Oxford University scientists believe that when two people kiss it allows each individual to assess the other based on taste and smell.
Researchers investigated the smooching truth by conducting an online survey in which more than 900 adults answered questions about the role of kissing in short and long-term relationships.
Study leader Rafael Wlodarski said: “Kissing in human sexual relationships is incredibly prevalent in various forms across just about every society and culture.
“So here’s a human courtship behaviour which is incredibly widespread and common and, in extent, is quite unique. And we are still not exactly sure why it is so widespread or what purpose it serves.”
The survey responses, reported in the journals Archives of Sexual Behaviour and Human Nature, showed that women rated kissing as generally more important in relationships than men.
Previous studies have shown women tend to be more selective than men when initially choosing a partner, but both groups place a high value on kissing, suggesting it may help in assessing a potential mate.
More attractive people, or those who have many casual partners, are supposedly extra picky when looking for a potential mate.
Co-author Professor Robin Dunbar said: “Mate choice and courtship in humans is complex. It involves a series of periods of assessments where people ask themselves ‘shall I carry on deeper into this relationship?’
“In choosing partners, we have to deal with the ‘Jane Austen problem’: How long do you wait for Mr Darcy to come along when you can’t wait forever and there may be lots of you waiting just for him? At what point do you have to compromise for the curate?
“People are extremely good at assessing where they are in the ‘mating market’ and pitch their demands accordingly. It depends what kind of poker hand you’ve been dealt. If you have a strong bidding hand, you can afford to be much more demanding and choosy when it comes to prospective mates.”
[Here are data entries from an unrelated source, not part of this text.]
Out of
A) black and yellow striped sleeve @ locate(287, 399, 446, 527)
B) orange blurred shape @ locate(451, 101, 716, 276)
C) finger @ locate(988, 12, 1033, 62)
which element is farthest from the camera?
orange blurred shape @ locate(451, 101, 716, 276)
Women rated kissing as especially important in long-term relationships, suggesting that kissing also plays a key role in maintaining attachment between couples.
While high levels of arousal might result from kissing, the researchers say sex does not appear to be the driving factor that explains why we kiss in romantic relationships.
Among the other findings:
- In short relationships, participants said kissing was most important before sex and was least important at other times.
- In committed relationships, kissing was equally important before sex and at times not-related to sex.
- More frequent kissing was linked to the quality of a relationship.
- Women’s attitudes to romantic kissing were affected by the stages of both their relationship and menstrual cycle. Women valued kissing most at early stages of a relationship, and during the part of their cycle when they are most likely to conceive.
- Previous studies have shown that hormonal changes associated with the menstrual cycle can change a woman’s preferences for a potential mate.